DATA RECORDS »
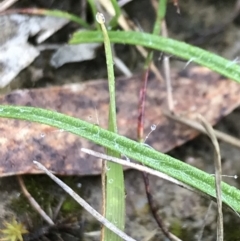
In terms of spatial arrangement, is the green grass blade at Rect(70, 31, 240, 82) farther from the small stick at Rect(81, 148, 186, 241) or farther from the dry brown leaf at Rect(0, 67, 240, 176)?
the small stick at Rect(81, 148, 186, 241)

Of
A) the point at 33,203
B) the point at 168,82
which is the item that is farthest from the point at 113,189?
the point at 168,82

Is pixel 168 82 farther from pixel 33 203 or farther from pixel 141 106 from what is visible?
pixel 33 203

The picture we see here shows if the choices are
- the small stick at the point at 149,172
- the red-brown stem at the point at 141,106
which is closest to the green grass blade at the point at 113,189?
the small stick at the point at 149,172

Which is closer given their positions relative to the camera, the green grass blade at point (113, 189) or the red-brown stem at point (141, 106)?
the green grass blade at point (113, 189)

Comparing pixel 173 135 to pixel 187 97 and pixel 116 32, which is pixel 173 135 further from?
pixel 116 32

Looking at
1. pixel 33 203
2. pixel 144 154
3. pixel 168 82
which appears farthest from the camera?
pixel 168 82

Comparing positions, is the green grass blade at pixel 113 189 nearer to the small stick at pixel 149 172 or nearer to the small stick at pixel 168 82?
the small stick at pixel 149 172
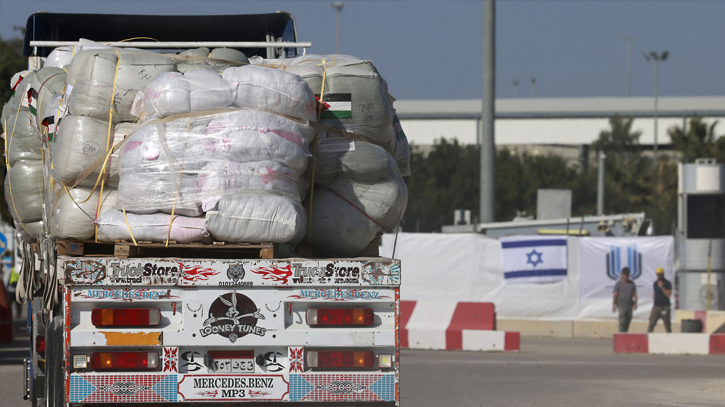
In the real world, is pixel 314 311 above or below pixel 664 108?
below

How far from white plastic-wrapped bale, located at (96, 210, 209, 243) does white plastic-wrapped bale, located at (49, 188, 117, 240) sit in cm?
34

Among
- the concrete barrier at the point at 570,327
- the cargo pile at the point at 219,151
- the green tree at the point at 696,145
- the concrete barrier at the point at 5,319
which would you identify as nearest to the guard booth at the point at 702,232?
the concrete barrier at the point at 570,327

TASK GOAL » Repeat the rows word for word, starting with the line with "How far from" and going on through the last line of the rows.

PROBLEM SOLUTION »
How far from white plastic-wrapped bale, located at (96, 210, 209, 243) does white plastic-wrapped bale, located at (49, 188, 117, 240) sit in cm?
34

Among
- the concrete barrier at the point at 570,327
- the cargo pile at the point at 219,151
- the green tree at the point at 696,145
- the concrete barrier at the point at 5,319
which would you identify as nearest to the guard booth at the point at 702,232?
the concrete barrier at the point at 570,327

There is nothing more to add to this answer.